*PAGE TEXT*:
Joplin, Missouri – An Update

Posted: August 2, 2011 in Uncategorized
Tags: , , ,

I visited my brother in Joplin this week. I stopped by as I drove through on the way to a week of spiritual renewal in New Mexico. We sat in the Starbucks off I-44 on Rangeline and sipped iced coffee. Interesting developments in the tornado-ravaged town:

First, the task of debris removal is way ahead of schedule. The non-stop professional removal process segregates types of debris – electronics, metal, hazardous, trees – and removes it to particular dumps and landfills. A moratorium was placed on all new building in the destruction zone to keep people out of the way. That has now been lifted. All removal must be done by mid-August to continue to receive government funding for the project – 90% of the total. The city government informed residents that if it weren’t for Federal assistance the city of Joplin would have been bankrupted.

Side bar: The last residents of the Red Cross shelters left after several weeks of the tornado and many persons without permanent shelter were staying with relatives and friends. If people had homes with insurance then that covered the cost of getting them back into housing. If they were apartment dwellers and had no relatives and friends who could take them in, they were less fortunate. A number of those turned to …

Side bar: Shortly after the disaster a local citizen named Clyde put his large tracts of land to use for shelter. His properties adjoin Shoal Creek and so he created space for a temporary tent city. The locals call it Clyde Park (!). Anyone who so desired could set up their tent and camp until they found ways to secure other shelter. He brought in water, electricity and porta- potties.

Side bar: FEMAville is a trailer city and reaches for blocks and blocks. The limit for time spent in a FEMA trailer is 18 months. They were a God send for many people and they were delivered and set up in a timely and helpful way.

Side bar: The volunteer situation is still very iffy. My brother’s Methodist church was ready to house 40 volunteers from other Methodist churches out of the area but had to cancel the whole thing at the last moment because unforeseen obstacles prevented their coming. That is happening with some frequency, those kinds of interruptions. Still, the most common message from those on the ground (including our Disciples pastors in Joplin) is that there will be plenty of time to send teams to help in the future, but now probably isn’t the best.

*SUPPLIED INFORMATION*:
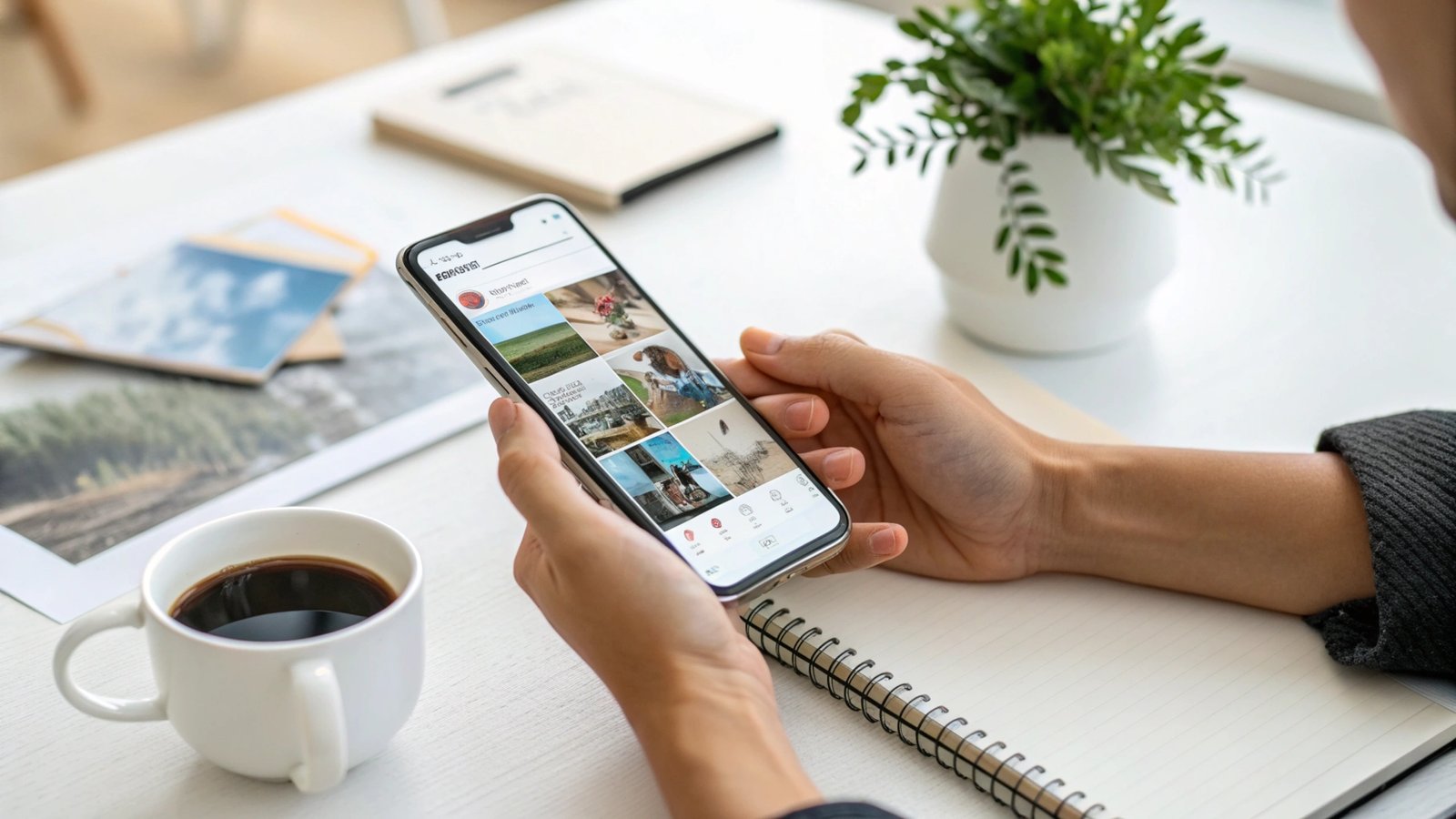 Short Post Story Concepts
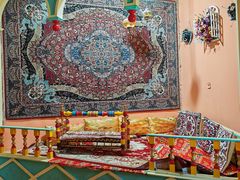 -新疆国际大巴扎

*REQUIRED WORK*:
(A) In the Joplin update, how long can a person stay in a FEMA trailer?
(B) Continue the post about post-tornado Joplin from where it stops.

*LIST OF ANSWERS*:
(A) 18 months.

(B)
Side bar: Who needs the help? If you had insurance that covered your affected home or affected business then you just paid to have professionals take care of the mess – removal or repair. Volunteers have mostly been working with those without insurance who had no way to move forward alone. That tends to be the demographic most served.

Side bar: Everything affects everything else. Employment has been interrupted because businesses and employers were so direly affected. Job loss then becomes another challenge for income which affects obtaining housing and so on and so on. The dominoes fall.

Last Side bar: My once Republican, libertarian-leaning brother told a story about a group of Chiropractors from another state who made a journey to Joplin to bring used equipment so their Joplin colleagues might use to furnish their new offices. About half was usable and the other had to be discarded because no one would put that beat up equipment into new office space. The Joplin crowd expressed their sincere thanks and appreciation for their out-of-state compassionate friends who had traveled so far to help. As the three Joplin men helped unload the truck talk from the out-of-staters turned derogatory toward FEMA, the Federal Government and other governmental agencies. The three Joplin guys froze in their tracks, looked at each other and simply said: “FEMA and the Federal, State, and local governments have been stellar – we couldn’t have made it without them and they were great.” That was not received well by those predisposed toward labeling anything beyond volunteer, private sector help as invalid.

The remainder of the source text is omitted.